Borders is hardly alone in its lack of investment in employees and in the resulting operational problems. Most retailers follow what I call a bad jobs strategy. They see their employees as a cost to be minimized and invest very little in them. They pay poverty-level wages and offer unpredictable schedules that make it hard to hold a second job. They also design jobs in a way that makes it hard to do a good job; for example, to keep inventory data really accurate.
They don’t realize how much they lose this way. Retail stores are complex operating environments. A Gap store can have thousands of products, most of them in many sizes, and there are different places where they might be found—not only the shelves where they officially belong, but fitting rooms, storage areas, and special promotional displays, not to mention random places where customers might have left them. Customers come in with different wishes and need different amounts of help. When companies try to keep such a complex environment running with employees who are unmotivated, poorly trained, or overworked because they are too few in number, the result is poor execution. Products are in the wrong place or have the wrong price. Data are inaccurate. Promotions are advertised but not carried out. Employees can’t answer customers’ questions—they may not know the answers or they may not have time.
Pervasive problems like these reduce sales, reduce employee productivity, and increase costs. And, as Borders and others have found out, they can make it impossible for a company to seize a strategic business opportunity.

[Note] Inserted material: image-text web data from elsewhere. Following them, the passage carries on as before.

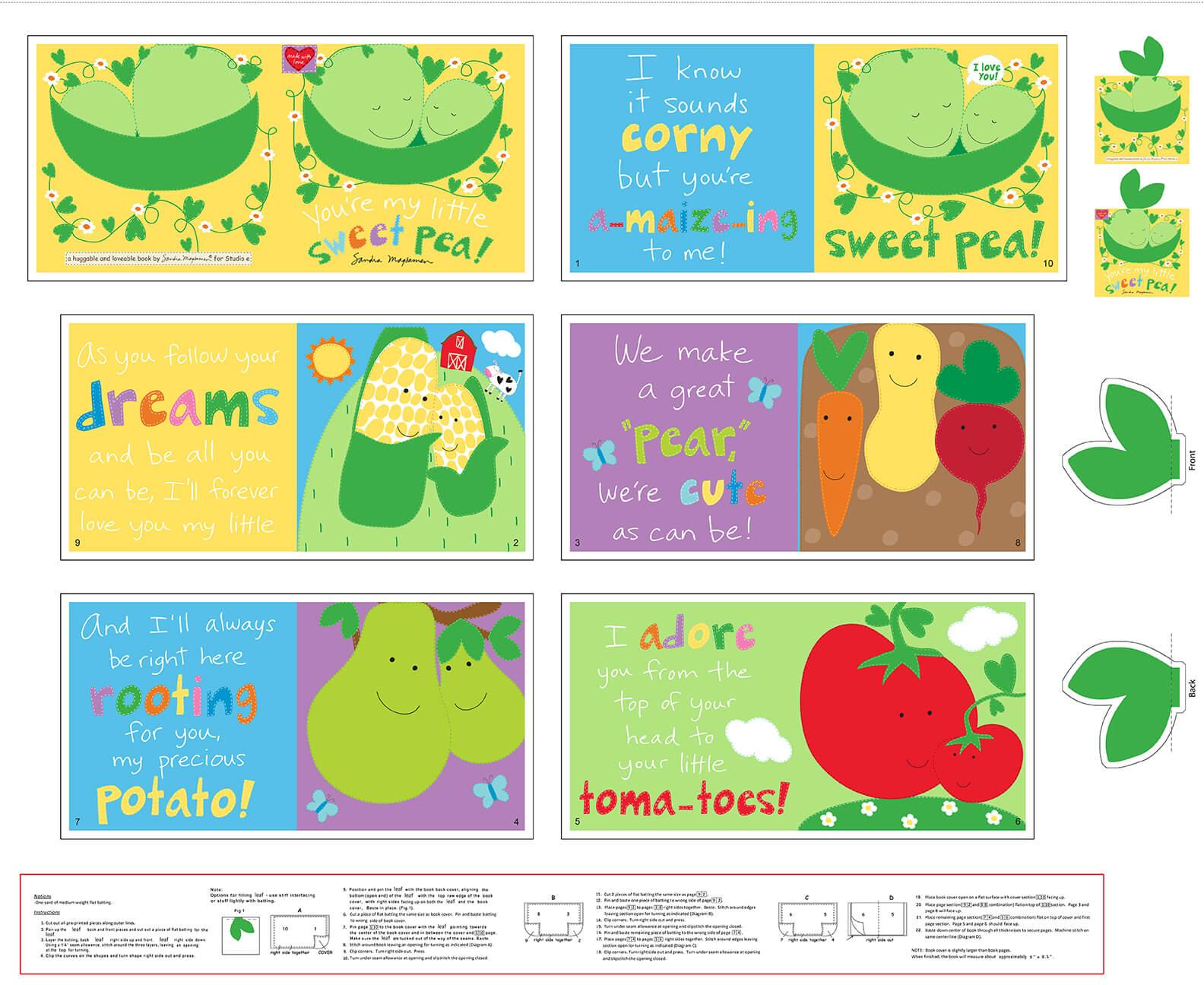 6088p-1-sweet-pea-reduced-50-.jpg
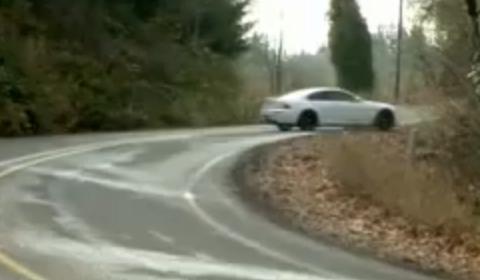Video BMW M6 Drift Fail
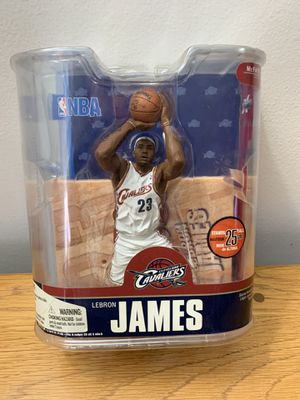 Lebron James 4th Edition VARIANT Macfarlane series 13 action figure for Sale in Temple Terrace, FL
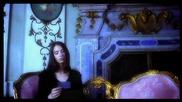 Hq* Him - The Sacrament *текст и превод*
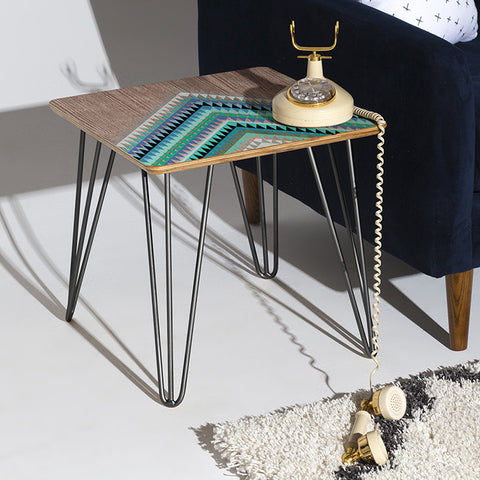 High Tide Side Table by Iveta Abolina
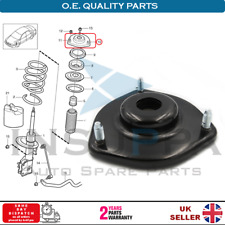 FRONT AXLE TOP STRUT MOUNTING FOR VOLVO S40 V40 AUTO 1995-2004 30616824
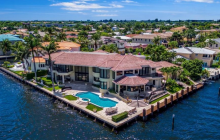 $5.995 Million Waterfront Mansion In Boca Raton, FL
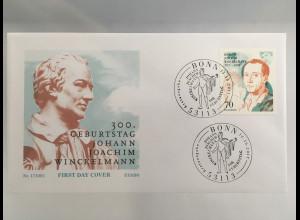 Bund BRD Ersttagsbrief FDC Nr. 3338 300. Geburtstag Johann Joachim Winckelmann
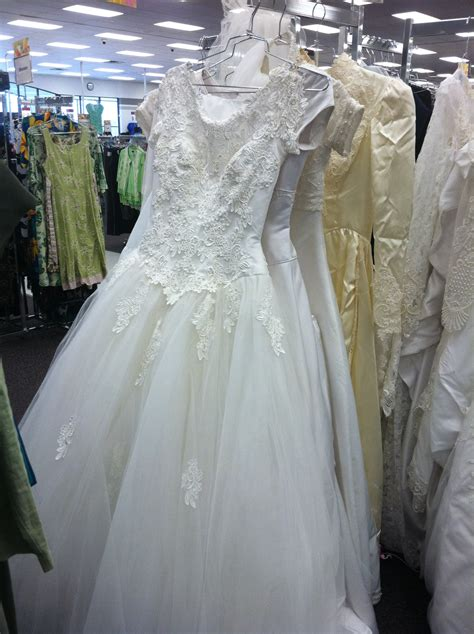 Wedding Dress Store by Thrift Store Archives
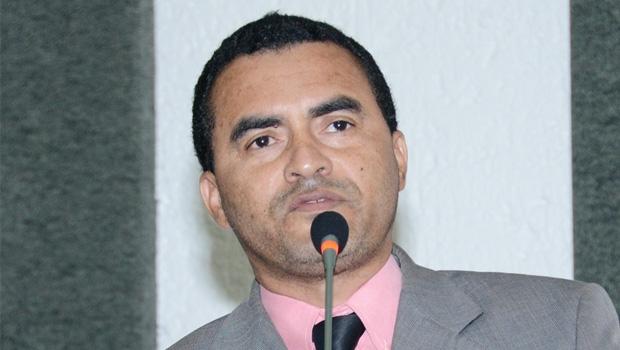 Denúncias do deputado Wanderlei Barbosa receberam amparo no MP, que agora apura supostas irregularidades na Fundação do Esporte e Lazer de Palmas | nortedotocantins.com.br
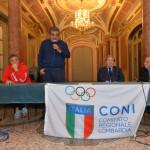 Consegna benemerenze sportive del CONI 2018 03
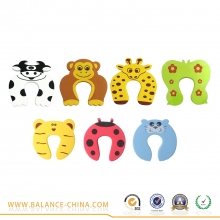 China EVA Foam Door Stopper/animal foam door stopper company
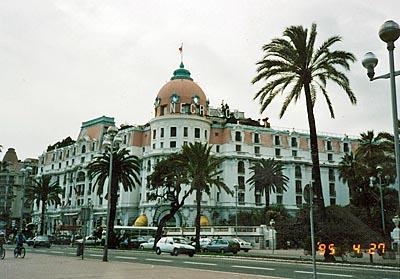 ホテル ル ネグレスコ Hotel Le Negresco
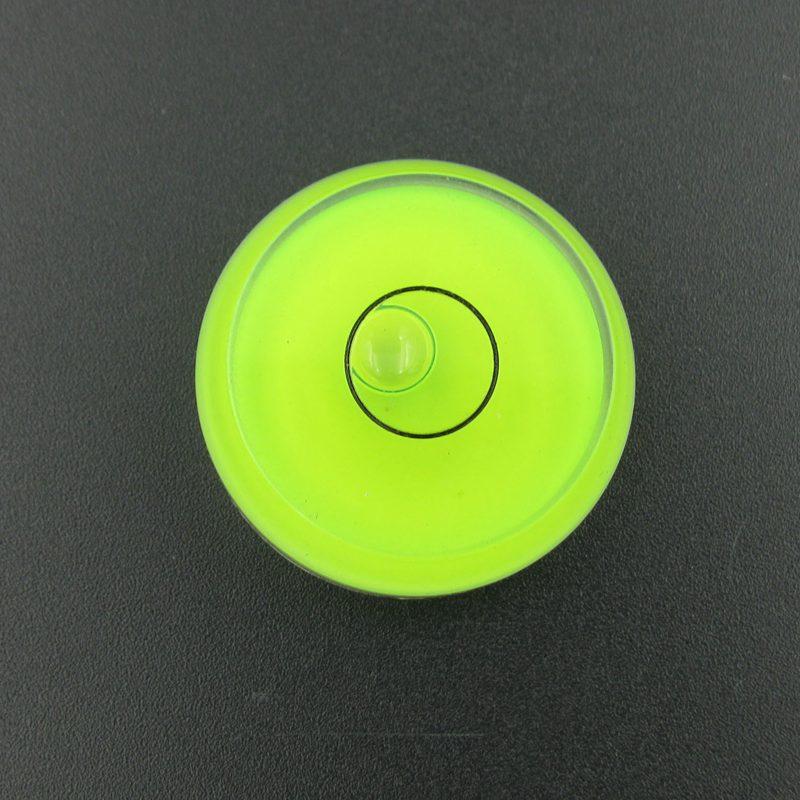 HACCURY Diameter 30mm Height 11mm Precision spirit level Bubble level Circular Bullseye Level font b measurement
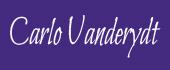 Logo Carlo Vanderydt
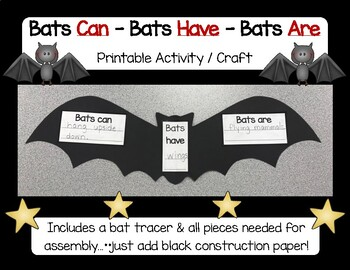 Nocturnal Animals - Bats Can / Have / Are - Cut & Paste Activity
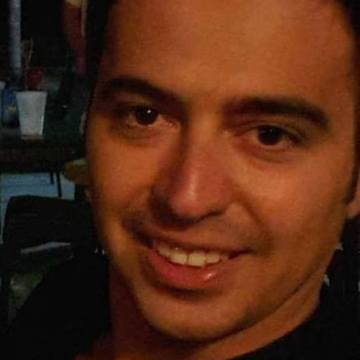 Burak Dogan, 30, San Diego, United States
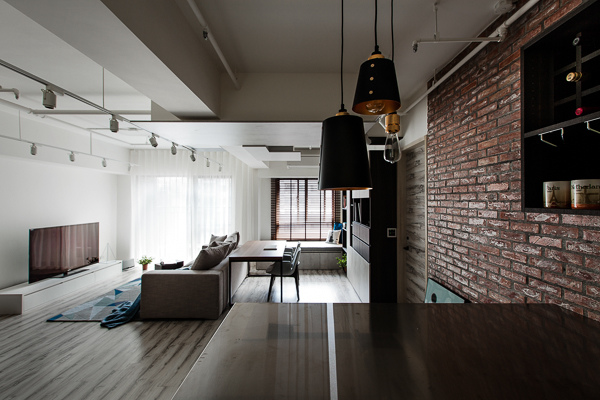 edHOUSE 機能櫥櫃 輕裝修 系統櫃 系統板材 裝潢設計 系統家具 客製化 收納 北歐  北歐建築 工業風 輕裝修設計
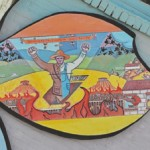 The Resurrection of Wesley Everest, Mural in Centralia WA, Mike Alewitz lead artist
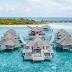 Vakkaru Maldives is a timeless sanctuary for everyone!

Gap’s decision to pay its employees more is a step in the right direction, but only a step. It allows the chain to improve store execution and deliver great performance, but it won’t make those happen all by itself. If Gap really wants to deliver excellence, it will need to complement its increased investment in employees with smart operational choices that ensure that employees are as productive as they can be and that they can play a bigger role in driving sales and reducing costs.
I know this is possible because, as I did the research for my book The Good Jobs Strategy, I found a set of companies already doing it. Whatever it does for the income gap in general, offering good jobs to employees – while delivering low prices and great service to their customers and excellent returns to their investors – could turn out great for Gap.